What to do: Arrange the records as a Markdown table with the columns Row and Line, starting at the first line and stopping after the line that contains "the snow at point (202, 249) →". Number each row and leave out blank lines.

Supplied entries:
═══

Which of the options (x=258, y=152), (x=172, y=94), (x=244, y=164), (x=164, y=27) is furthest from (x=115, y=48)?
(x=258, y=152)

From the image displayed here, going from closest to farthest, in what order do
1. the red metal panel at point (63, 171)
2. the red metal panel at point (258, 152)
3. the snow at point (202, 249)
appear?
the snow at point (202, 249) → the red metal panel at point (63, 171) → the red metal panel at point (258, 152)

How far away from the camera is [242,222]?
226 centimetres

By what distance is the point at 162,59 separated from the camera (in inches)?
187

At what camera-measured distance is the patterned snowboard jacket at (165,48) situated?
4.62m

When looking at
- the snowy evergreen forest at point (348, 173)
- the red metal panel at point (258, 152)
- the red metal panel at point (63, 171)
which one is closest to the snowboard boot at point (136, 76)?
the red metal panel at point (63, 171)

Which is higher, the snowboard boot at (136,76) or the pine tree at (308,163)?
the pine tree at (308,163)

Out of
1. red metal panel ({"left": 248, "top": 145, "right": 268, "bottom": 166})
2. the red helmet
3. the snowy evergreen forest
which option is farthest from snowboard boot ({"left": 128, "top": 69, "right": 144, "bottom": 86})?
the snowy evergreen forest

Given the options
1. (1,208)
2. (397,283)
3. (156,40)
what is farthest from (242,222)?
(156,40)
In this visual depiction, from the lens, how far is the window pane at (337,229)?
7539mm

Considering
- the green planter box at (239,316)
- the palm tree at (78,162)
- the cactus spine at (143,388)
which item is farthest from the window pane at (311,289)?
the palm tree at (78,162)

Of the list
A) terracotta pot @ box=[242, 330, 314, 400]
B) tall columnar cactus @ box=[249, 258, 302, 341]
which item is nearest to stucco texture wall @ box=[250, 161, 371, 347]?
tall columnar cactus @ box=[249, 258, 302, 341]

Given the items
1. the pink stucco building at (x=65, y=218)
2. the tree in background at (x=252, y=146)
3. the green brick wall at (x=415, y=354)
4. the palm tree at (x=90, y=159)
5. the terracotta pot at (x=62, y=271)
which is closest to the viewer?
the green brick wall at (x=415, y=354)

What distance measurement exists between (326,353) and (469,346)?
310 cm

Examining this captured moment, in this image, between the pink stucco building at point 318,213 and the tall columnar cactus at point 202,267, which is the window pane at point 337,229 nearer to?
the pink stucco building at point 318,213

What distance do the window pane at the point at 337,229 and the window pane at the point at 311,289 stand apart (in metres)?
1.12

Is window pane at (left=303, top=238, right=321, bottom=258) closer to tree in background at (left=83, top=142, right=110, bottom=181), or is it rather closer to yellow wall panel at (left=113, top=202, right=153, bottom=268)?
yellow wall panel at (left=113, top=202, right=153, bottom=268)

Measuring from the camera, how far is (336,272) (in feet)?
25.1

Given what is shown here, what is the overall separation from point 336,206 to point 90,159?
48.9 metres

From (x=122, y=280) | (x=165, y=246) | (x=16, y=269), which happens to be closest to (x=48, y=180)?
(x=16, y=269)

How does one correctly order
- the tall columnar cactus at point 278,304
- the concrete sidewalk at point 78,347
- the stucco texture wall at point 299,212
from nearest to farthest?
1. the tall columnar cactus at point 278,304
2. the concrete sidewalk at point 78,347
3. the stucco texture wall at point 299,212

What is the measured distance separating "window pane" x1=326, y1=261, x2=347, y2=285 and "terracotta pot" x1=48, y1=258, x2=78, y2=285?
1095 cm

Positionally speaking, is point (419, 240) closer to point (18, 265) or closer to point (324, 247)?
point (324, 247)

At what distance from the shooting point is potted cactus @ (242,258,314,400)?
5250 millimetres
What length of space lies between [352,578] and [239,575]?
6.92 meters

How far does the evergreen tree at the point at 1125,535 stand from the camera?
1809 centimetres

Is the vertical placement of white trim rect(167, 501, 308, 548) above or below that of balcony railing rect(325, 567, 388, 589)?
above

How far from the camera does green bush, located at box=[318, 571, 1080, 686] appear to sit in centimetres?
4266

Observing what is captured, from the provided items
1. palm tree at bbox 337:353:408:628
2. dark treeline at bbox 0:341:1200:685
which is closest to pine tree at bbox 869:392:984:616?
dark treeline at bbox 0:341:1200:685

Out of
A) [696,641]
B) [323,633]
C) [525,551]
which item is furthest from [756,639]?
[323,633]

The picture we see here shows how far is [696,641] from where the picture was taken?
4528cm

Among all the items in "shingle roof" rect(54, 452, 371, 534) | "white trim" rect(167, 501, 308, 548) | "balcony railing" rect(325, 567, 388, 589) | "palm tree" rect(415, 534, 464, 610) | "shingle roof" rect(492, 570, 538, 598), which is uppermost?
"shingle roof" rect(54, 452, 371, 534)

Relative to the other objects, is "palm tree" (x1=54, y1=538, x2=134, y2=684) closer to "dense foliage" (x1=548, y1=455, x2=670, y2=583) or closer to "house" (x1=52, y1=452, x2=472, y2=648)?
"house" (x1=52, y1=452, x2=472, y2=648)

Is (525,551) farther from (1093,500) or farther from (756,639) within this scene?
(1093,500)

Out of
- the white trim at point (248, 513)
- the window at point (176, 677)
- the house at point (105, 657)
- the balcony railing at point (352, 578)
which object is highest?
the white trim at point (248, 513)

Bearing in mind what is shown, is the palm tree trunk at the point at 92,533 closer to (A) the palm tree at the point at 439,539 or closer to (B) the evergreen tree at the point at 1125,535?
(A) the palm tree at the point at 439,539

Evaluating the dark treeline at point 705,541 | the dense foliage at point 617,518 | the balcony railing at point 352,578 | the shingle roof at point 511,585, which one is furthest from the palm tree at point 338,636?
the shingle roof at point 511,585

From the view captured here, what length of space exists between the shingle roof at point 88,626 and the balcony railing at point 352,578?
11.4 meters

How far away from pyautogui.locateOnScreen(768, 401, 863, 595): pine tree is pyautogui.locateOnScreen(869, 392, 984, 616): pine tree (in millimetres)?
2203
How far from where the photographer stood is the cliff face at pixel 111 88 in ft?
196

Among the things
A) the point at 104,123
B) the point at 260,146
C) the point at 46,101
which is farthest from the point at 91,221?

═══

Answer to this exercise:
| Row | Line |
|---|---|
| 1 | Which of the options (x=258, y=152), (x=172, y=94), (x=244, y=164), (x=164, y=27) is furthest from (x=115, y=48)? |
| 2 | (x=258, y=152) |
| 3 | From the image displayed here, going from closest to farthest, in what order do |
| 4 | 1. the red metal panel at point (63, 171) |
| 5 | 2. the red metal panel at point (258, 152) |
| 6 | 3. the snow at point (202, 249) |
| 7 | appear? |
| 8 | the snow at point (202, 249) → the red metal panel at point (63, 171) → the red metal panel at point (258, 152) |